A maioria dos disruptores hormonais são fungicidas aplicados às culturas de frutas e produtos hortícolas, incluindo os morangos e alface. Os traços das substâncias químicas permanecem nos alimentos.

“Este estudo indica que, há muitos outros desreguladores endócrinos que ainda não foram identificados ou dos que sabemos muito pouco”, disse Emily Barrett, professora da Universidade de Rochester, uma assistente em obstetrícia e ginecologia, quem não participou do estudo.

“Isto destaca o problema óbvio que muitos dos produtos químicos que são utilizados hoje em dia, incluindo pesticidas, simplesmente não são adequadamente avaliados e podem ter graves impactos de longo prazo sobre a saúde e desenvolvimento”, disse Barrett, quem estuda como os produtos químicos afetam o sistema reprodutivo humano.

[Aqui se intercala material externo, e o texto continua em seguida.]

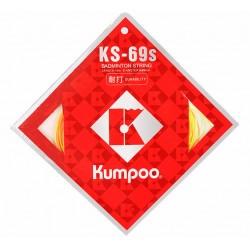 KS-69S (10m)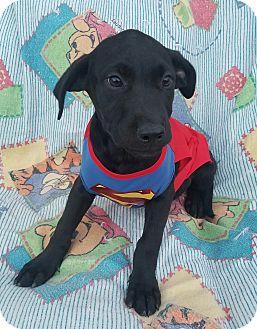Labrador Retriever Mix Puppy for adoption in Manchester, New Hampshire - Quin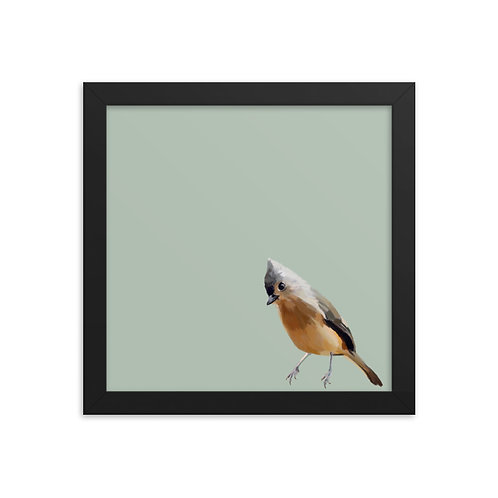 Tufted Titmouse - Framed Bird Art Print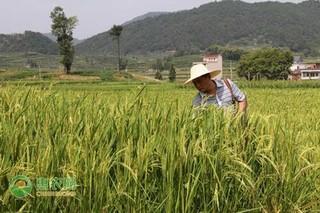 2021年4月稻谷价格最新行情预测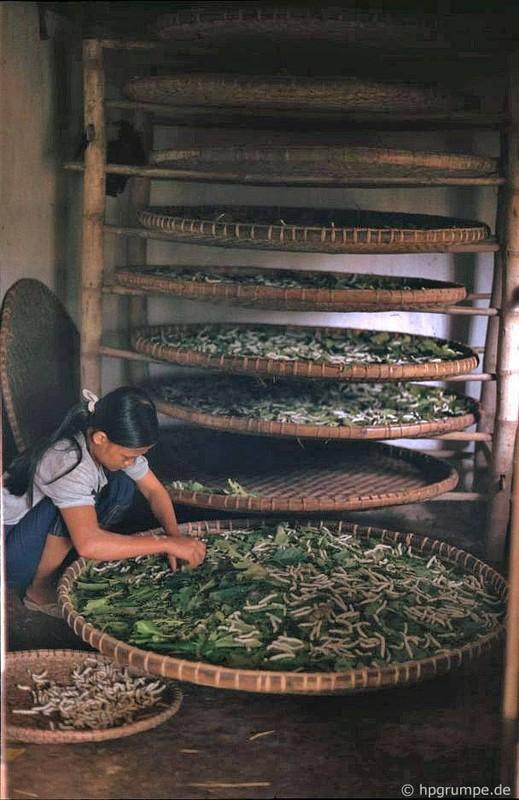 Hinh anh kho quen ve nong thon Ha Noi nam 1991-Hinh-5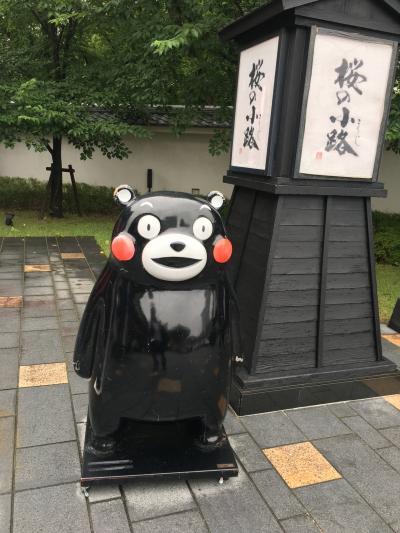 復興の熊本城と周辺の御朱印集め旅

Os resultados vêm em um momento em que a Agência de Proteção Ambiental dos Estados Unidos enfrenta a oposição da indústria de pesticidas após uma expansão de seu programa de detecção de desreguladores endócrinos, que exige a avaliação de cerca de 200 substâncias químicas encontradas nos alimentos e água para ver se elas interferem com estrogênio, androgênio ou hormônios da tireóide.

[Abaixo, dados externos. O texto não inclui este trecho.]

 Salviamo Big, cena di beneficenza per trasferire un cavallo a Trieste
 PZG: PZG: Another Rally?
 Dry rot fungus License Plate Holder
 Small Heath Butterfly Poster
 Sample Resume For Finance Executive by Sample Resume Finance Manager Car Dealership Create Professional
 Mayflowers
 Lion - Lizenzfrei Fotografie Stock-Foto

Nenhum dos 16 pesticidas que o estudo de avaliou estão incluídos no programa da EPA, o que significa que eles não estão selecionados para análise e a organização não tem planos de fazê-lo.

O programa da EPA tem sido lento a implementar avaliações, em grande parte devido a uma disputa sobre os métodos de ensaio. Grupos ambientalistas criticam a EPA, que foi criada por uma autoridade do Congresso em 1996, para agilizar a avaliação das substâncias quimicas. Desde então, apenas um pequeno grupo de produtos químicos é avaliado de todas as substâncias utilizadas em produtos como os pesticidas e fungicidas. No entanto, funcionários da indústria química dizem que os testes custam até US $ 1 milhão por químicos e que as técnicas não foram avaliadas na sua totalidade. Observam também que para eles os resultados positivos não significam necessariamente que os pesticidas estão prejudicando a saúde humana.